> _What you will do_
Of the lines listed below, return exactly those that run from the line containing "New Zealand, site Z20_KD288, 2022-05-27" through the line containing "common name: alpine chamois", both included.

> _Data under study_
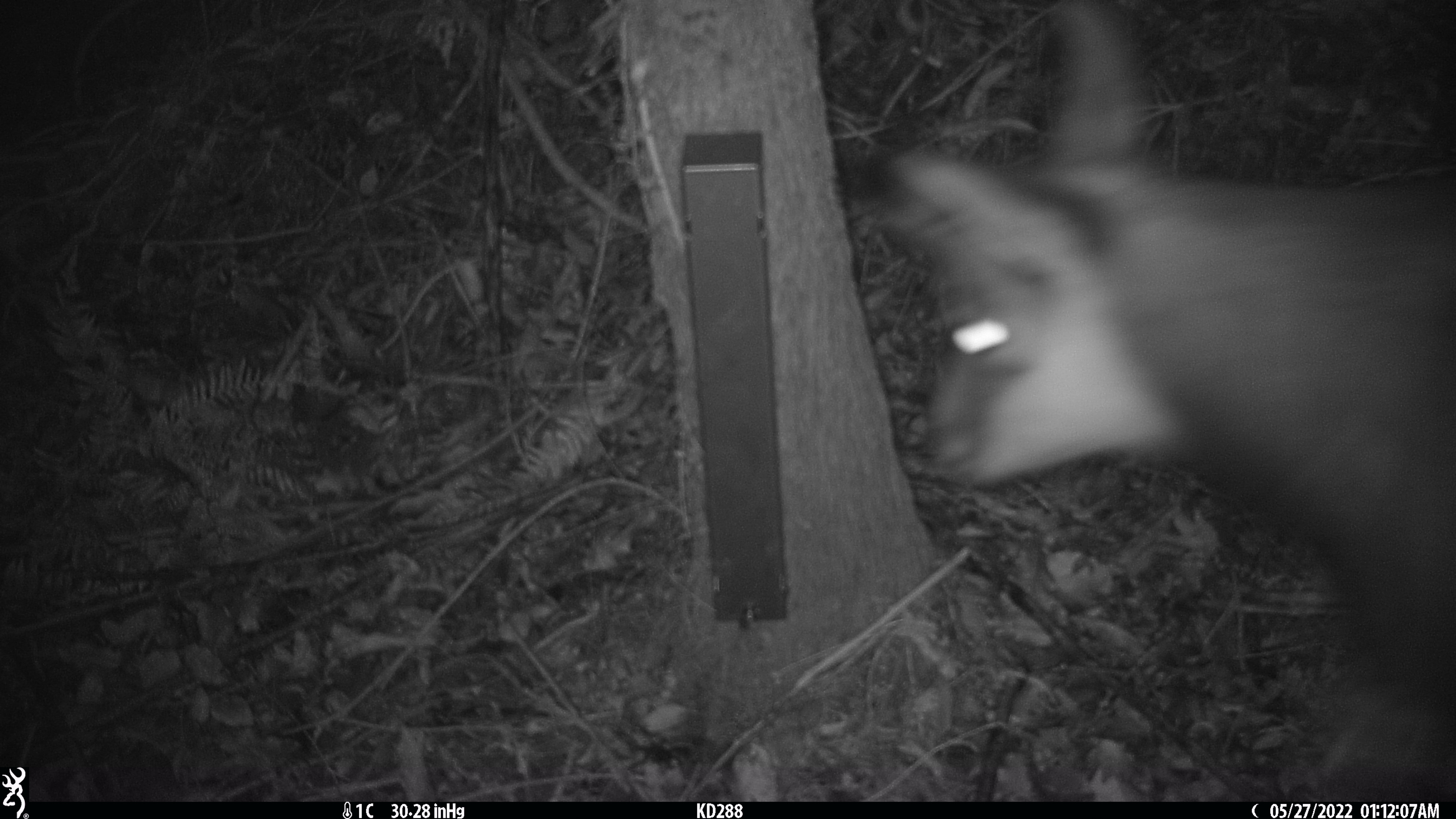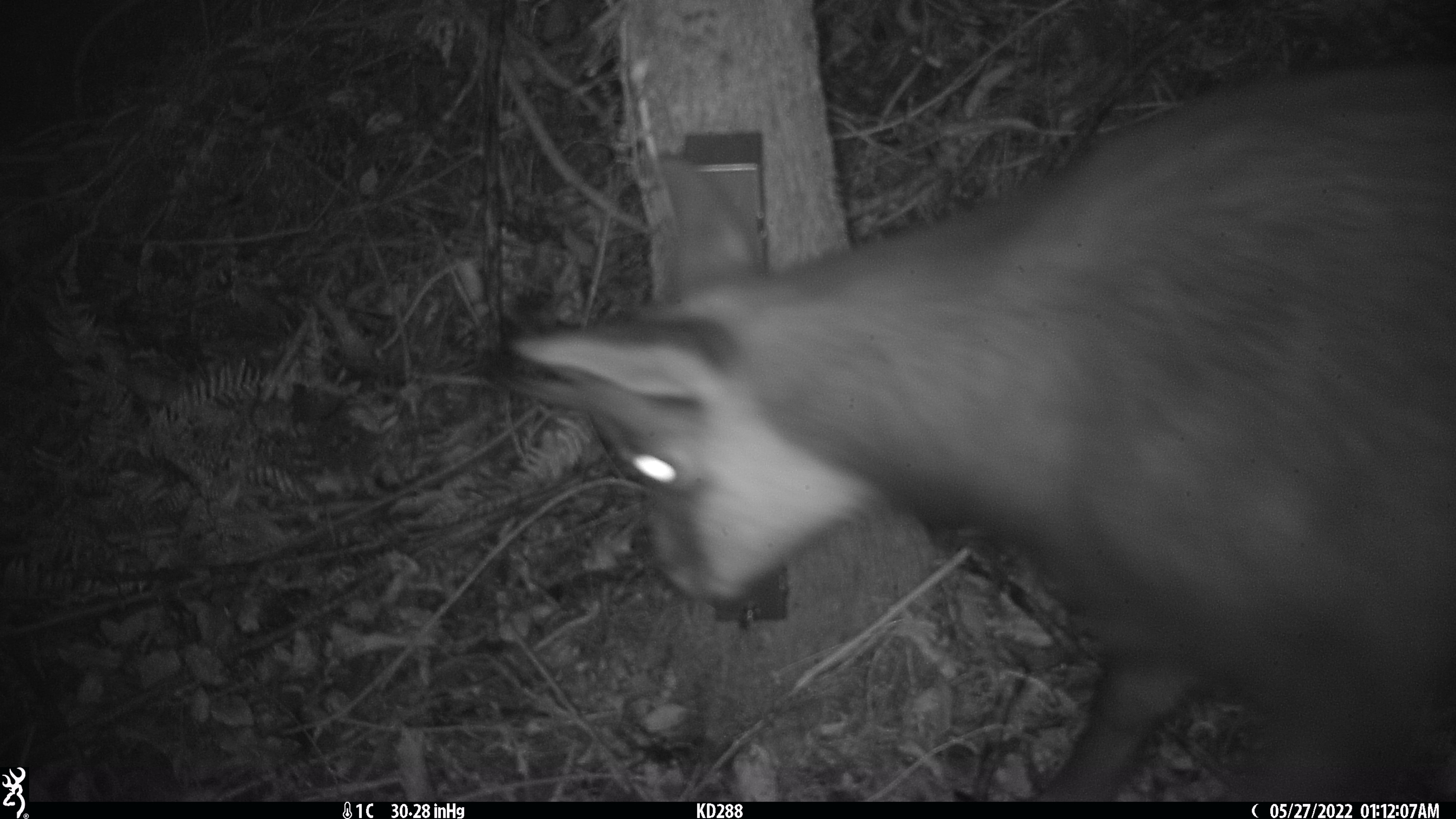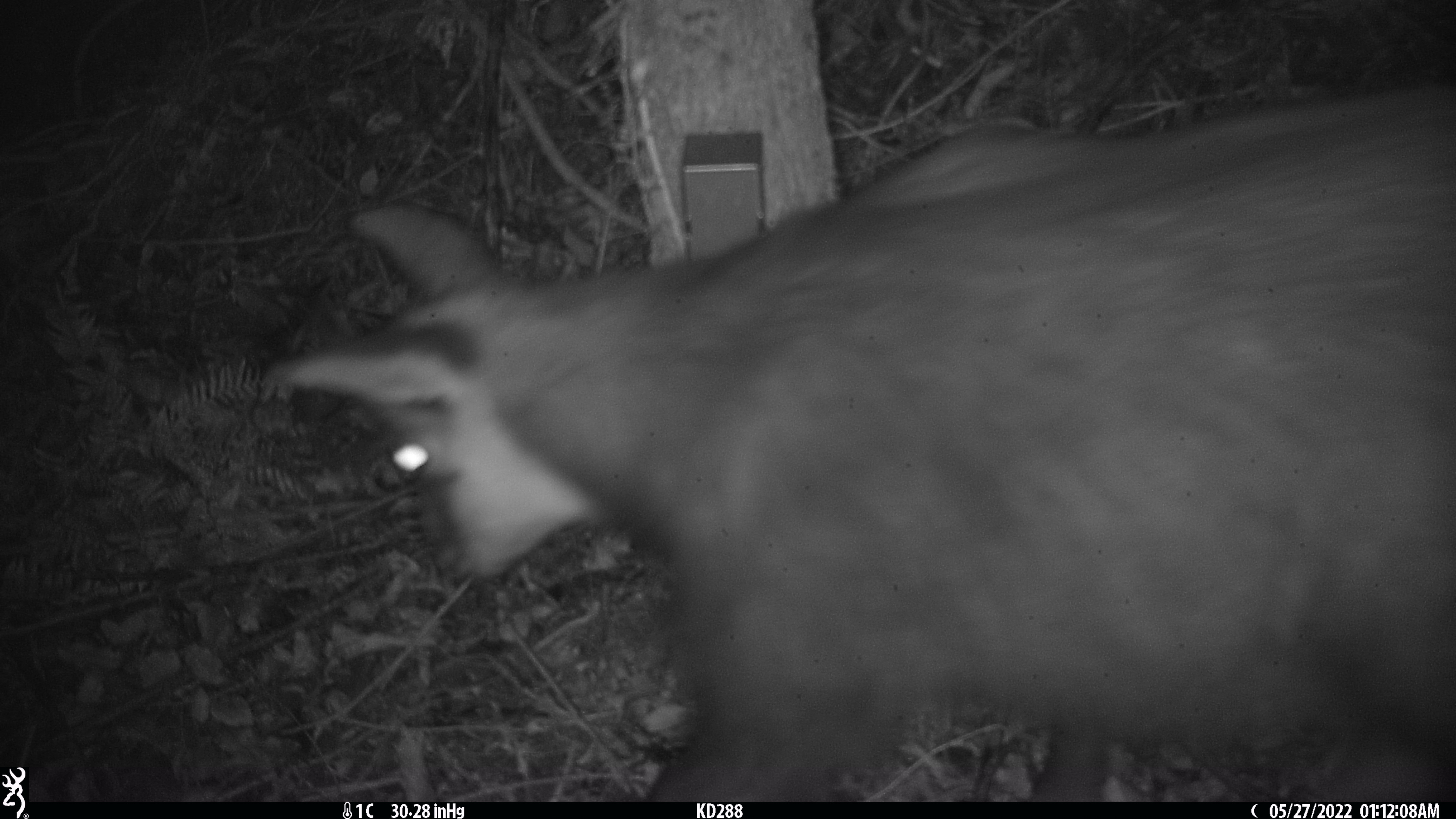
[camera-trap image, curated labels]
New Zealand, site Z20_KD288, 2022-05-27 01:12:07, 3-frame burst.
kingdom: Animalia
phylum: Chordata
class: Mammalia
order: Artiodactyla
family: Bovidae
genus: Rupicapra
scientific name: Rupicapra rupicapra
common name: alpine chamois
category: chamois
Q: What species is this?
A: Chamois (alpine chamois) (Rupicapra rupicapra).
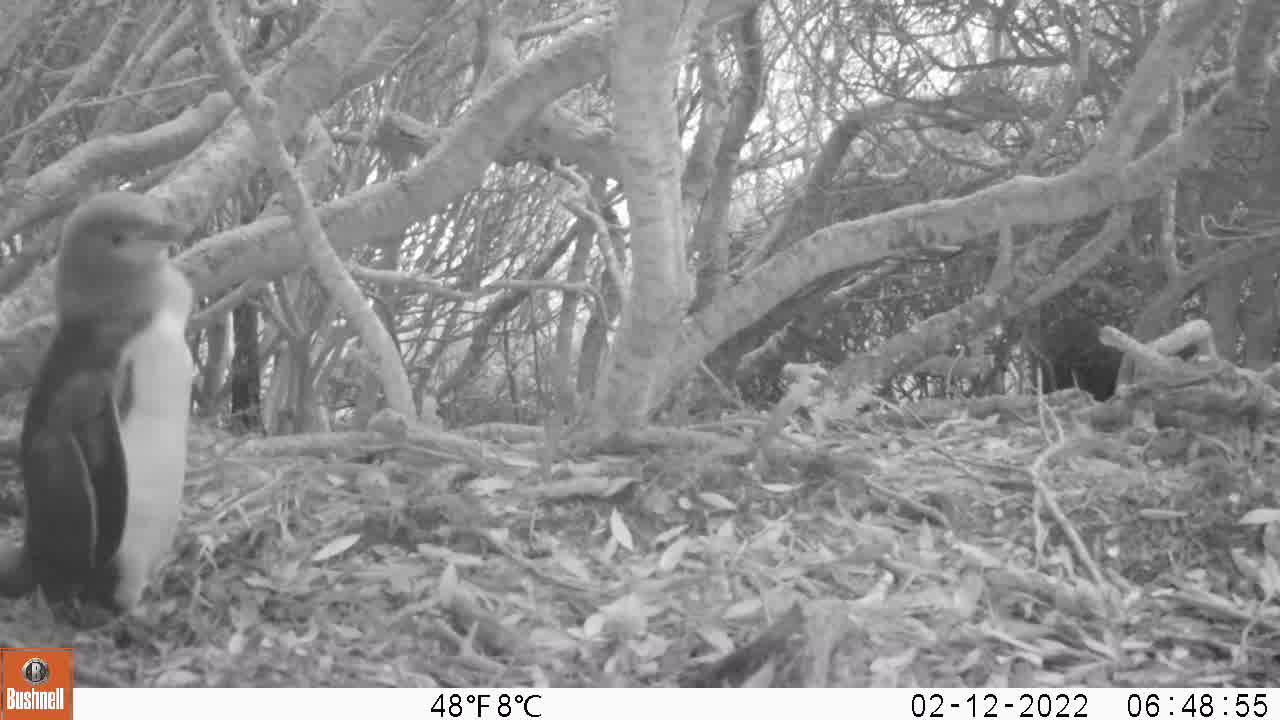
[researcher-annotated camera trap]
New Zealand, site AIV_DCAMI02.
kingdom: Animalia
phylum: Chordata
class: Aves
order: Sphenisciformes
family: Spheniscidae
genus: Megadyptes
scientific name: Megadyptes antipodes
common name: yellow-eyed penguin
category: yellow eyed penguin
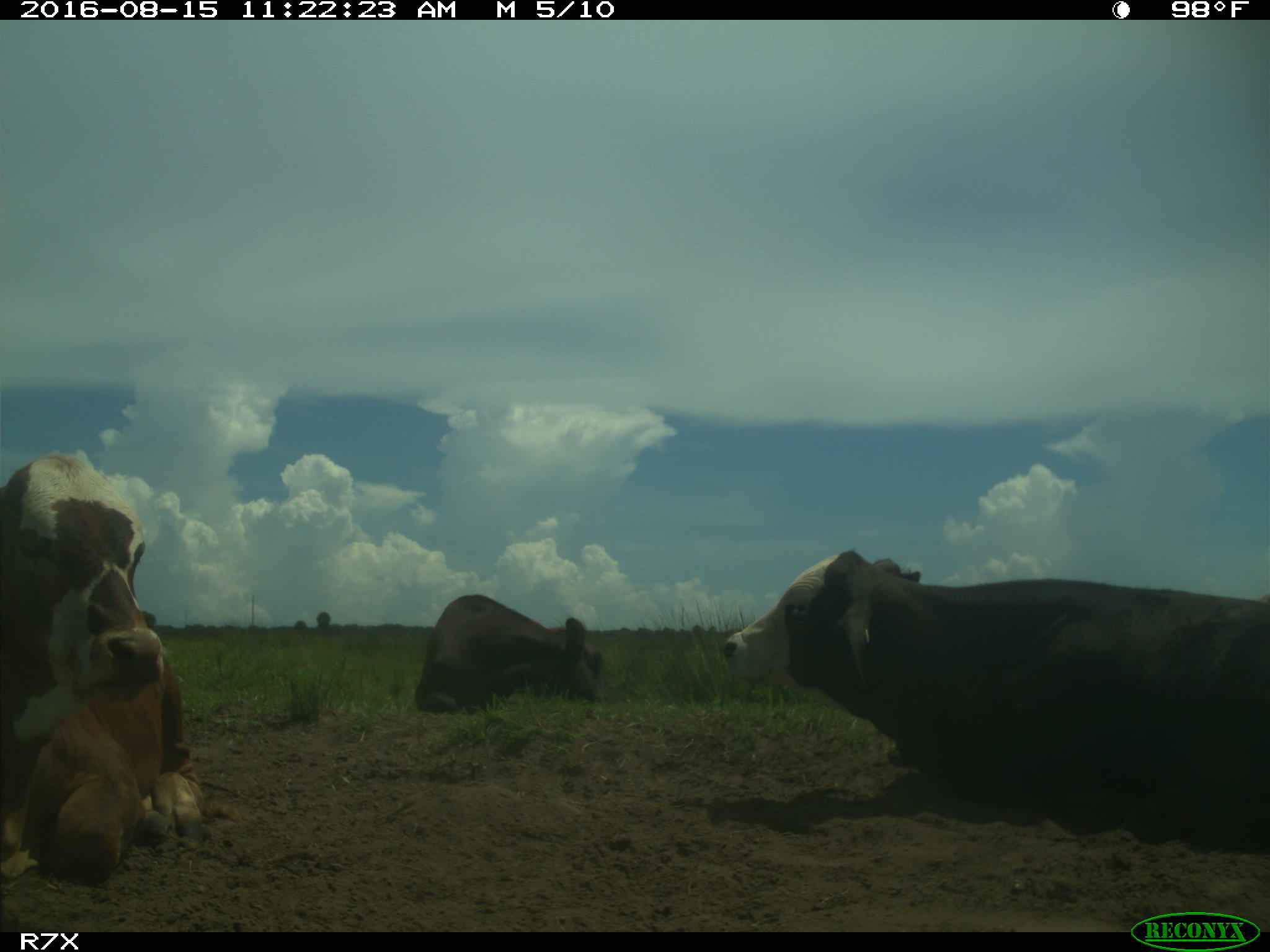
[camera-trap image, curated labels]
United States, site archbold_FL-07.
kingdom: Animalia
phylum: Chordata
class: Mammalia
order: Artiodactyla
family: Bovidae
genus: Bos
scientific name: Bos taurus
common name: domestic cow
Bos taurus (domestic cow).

> _Task response_
New Zealand, site Z20_KD288, 2022-05-27 01:12:07, 3-frame burst.
kingdom: Animalia
phylum: Chordata
class: Mammalia
order: Artiodactyla
family: Bovidae
genus: Rupicapra
scientific name: Rupicapra rupicapra
common name: alpine chamois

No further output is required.